» **SELECTED TEXT**:

##########

A particularly effective form of team feedback is a team 360 Degree Assessment. The content of the assessment can be customized to reflect the values and concerns of the team and organization. It can be administered anonymously to team members, internal or external customers and other key stakeholders. The results can be aggregated and analyzed by respondent type and they can be used in a team work session with a focus on understanding how the team is perceived and on setting quality improvement goals and an action plan for achieving the goals. It is especially valuable for a team to re-administer the assessment to determine success in reaching quality improvement goals.
I have training in the development of relevant 360 Degree Assessments, I have access to a software tool that administers the assessment and protects anonymity and I use my hosting and facilitation skills to help the team process the results and to develop an action plan. My approach is to begin with an understanding of the organizational and team goals and then to develop a customized assessment to address these goals.
I am trained and certified as a Flow Game host. The Flow Game is a board game designed to guide individuals in exploring individual questions and discerning direction. It is also very effective in a group setting to help a team discover the next level of clarity of their collective purpose and to work with a collective intent. The game can be played in sessions ranging from a half day to multiple days and can be incorporated with other team building, planning or conversational experiences.
My preferred role in organizational work is as a host of conversations but not all organizations recognize that they are self-organizing adaptive systems or they lack the skills and experience to function in a self-organizing pattern. In these situations, I function as a more traditional consultant facilitating the group toward an intended outcome. In the process, I am always looking for opportunities to help the group develop skills for self-management and shared leadership but I am willing to provide the requisite level of direction and structure as a consultant/facilitator. I have extensive experience facilitating planning sessions, decision making processes, systems mapping and quality improvement processes.

##########

» **INSTRUCTIONS FOR THE TASK**:
Can you carry on the text about team assessment and facilitation services, picking up right after its final sentence? You won't need the lines that follow the text.

##########

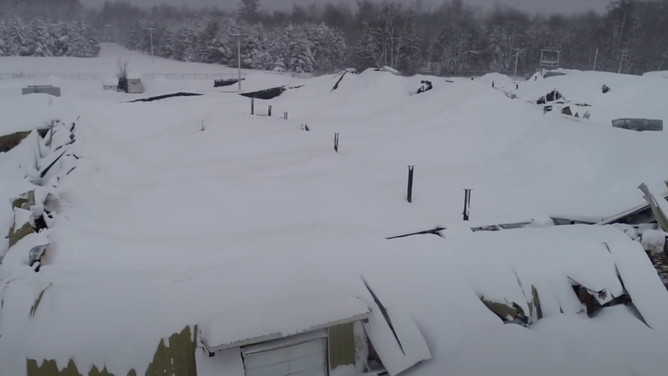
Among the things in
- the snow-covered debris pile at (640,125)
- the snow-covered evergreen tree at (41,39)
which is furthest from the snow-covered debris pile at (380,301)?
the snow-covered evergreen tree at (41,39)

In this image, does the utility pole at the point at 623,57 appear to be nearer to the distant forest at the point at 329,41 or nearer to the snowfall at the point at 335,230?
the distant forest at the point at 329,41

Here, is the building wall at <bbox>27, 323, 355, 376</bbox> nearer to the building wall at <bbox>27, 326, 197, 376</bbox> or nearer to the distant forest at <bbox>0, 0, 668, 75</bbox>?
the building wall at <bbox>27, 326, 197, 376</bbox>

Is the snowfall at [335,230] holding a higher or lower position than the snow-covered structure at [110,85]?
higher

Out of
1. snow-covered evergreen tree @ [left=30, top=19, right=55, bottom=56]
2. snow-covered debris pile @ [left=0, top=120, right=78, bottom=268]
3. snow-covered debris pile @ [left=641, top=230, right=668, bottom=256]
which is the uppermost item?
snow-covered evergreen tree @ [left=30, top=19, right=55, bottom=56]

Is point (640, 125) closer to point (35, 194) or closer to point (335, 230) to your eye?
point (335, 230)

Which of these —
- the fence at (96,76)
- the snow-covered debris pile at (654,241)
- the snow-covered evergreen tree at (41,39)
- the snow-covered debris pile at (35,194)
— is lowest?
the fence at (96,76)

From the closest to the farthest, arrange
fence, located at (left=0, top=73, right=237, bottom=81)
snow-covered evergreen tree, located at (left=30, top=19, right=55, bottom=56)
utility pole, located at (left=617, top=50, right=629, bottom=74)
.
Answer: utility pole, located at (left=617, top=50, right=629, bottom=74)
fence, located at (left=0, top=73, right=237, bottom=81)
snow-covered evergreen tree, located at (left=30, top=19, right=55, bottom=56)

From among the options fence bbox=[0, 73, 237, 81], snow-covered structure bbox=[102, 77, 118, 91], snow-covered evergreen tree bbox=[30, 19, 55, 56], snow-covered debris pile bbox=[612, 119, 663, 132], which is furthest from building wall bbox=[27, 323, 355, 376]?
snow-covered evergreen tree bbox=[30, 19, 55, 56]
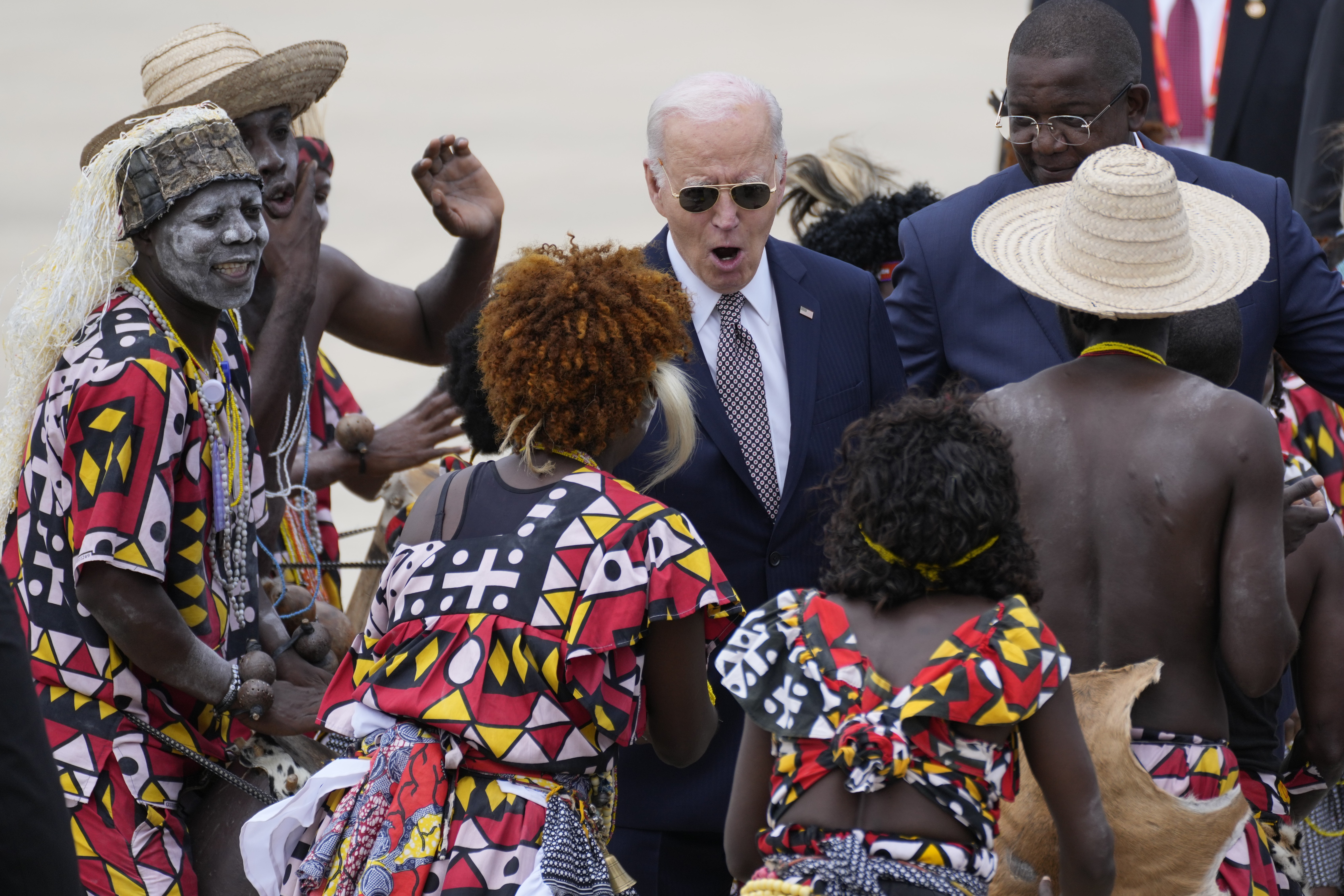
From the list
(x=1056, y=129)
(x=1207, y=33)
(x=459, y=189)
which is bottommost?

##########

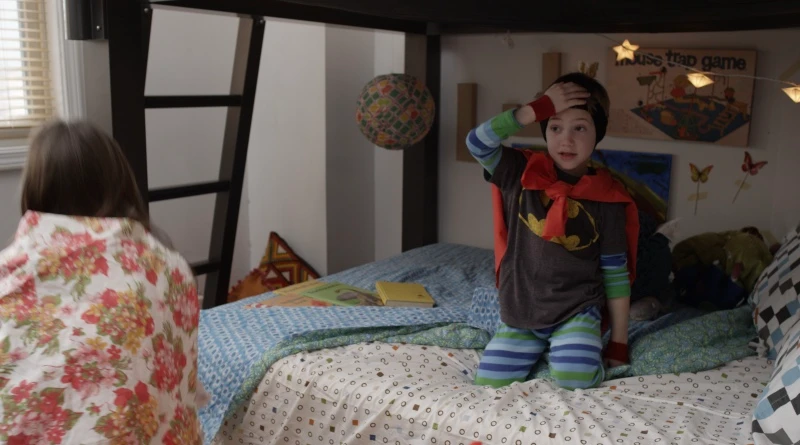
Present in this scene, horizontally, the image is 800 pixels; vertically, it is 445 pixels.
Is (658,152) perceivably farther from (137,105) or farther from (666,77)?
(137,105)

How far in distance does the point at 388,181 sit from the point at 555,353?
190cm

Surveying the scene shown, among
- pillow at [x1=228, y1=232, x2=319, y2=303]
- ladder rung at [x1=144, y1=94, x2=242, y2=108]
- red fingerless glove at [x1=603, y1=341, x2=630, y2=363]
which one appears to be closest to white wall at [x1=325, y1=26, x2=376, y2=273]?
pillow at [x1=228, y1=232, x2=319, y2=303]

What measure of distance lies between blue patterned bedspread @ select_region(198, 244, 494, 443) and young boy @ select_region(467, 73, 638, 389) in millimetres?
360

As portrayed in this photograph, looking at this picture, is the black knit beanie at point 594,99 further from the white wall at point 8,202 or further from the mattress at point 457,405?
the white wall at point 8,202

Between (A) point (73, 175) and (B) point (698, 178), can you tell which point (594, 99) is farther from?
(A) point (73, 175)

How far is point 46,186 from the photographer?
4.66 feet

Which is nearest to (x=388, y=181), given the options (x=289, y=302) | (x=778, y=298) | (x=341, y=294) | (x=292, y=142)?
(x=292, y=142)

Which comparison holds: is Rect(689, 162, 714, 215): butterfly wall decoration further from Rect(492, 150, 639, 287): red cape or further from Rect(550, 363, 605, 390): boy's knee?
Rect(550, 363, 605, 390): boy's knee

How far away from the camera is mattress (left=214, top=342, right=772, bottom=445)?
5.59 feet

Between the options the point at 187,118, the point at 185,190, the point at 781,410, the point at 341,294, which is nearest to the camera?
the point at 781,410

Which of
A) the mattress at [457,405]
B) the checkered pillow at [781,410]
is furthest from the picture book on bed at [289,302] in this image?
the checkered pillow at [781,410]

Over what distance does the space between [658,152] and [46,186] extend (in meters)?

##########

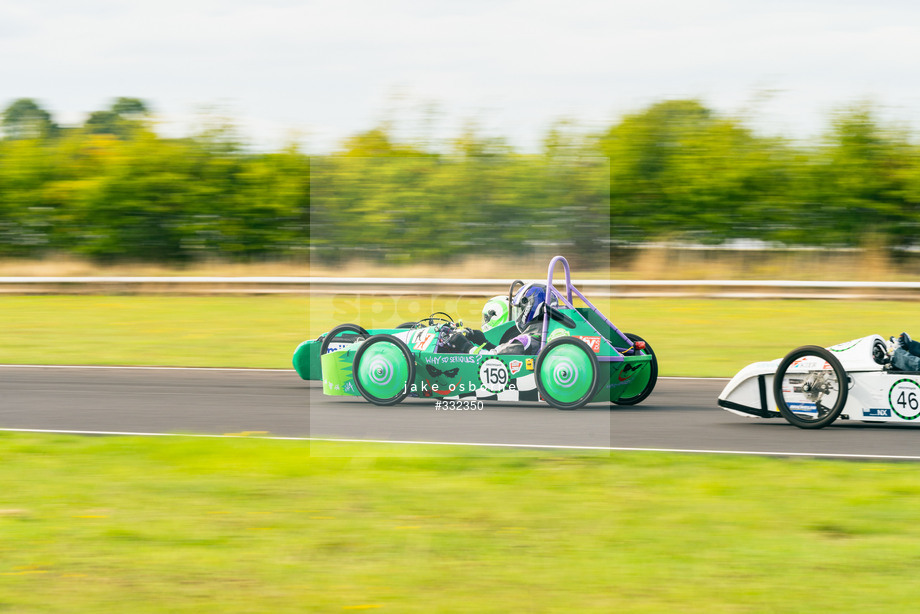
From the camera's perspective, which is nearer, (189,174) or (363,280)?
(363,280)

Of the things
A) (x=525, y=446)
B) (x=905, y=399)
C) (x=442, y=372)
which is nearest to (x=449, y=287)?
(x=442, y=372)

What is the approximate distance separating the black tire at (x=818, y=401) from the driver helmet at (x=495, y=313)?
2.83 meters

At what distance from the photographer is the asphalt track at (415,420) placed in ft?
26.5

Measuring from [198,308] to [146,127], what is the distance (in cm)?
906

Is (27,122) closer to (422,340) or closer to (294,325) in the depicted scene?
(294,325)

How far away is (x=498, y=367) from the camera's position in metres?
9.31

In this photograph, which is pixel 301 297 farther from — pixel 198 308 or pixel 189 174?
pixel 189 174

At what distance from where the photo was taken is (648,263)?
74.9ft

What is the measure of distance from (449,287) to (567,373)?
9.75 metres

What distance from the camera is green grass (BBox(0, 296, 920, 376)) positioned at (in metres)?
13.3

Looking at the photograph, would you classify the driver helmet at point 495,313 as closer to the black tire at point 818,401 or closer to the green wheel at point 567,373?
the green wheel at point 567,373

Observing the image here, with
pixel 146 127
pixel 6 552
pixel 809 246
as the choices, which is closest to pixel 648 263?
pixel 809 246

##########

» **OUTPUT FOR THIS EXERCISE**:
My consultation work also takes the form of providing content information such as my experiences with behavioral healthcare issues, the use of clinical and business information in healthcare decision making, design of healthcare information systems and processes for quality control and improvement.
“We need to stop meeting like this.” This seems to be a common expression in almost all groups and organizations. Meetings are essential for coordinating actions but many meetings are painfully inefficient and ineffective. They don’t need to be! There are many simple practices that, when adopted by a group, can transform meetings into productive interactions. I take many of the Art of Hosting technologies and present them in the plain and simple language of business that any group can use to improve meetings. I teach these skills in an interactive training session that can be followed up with observation and coaching of actual meetings.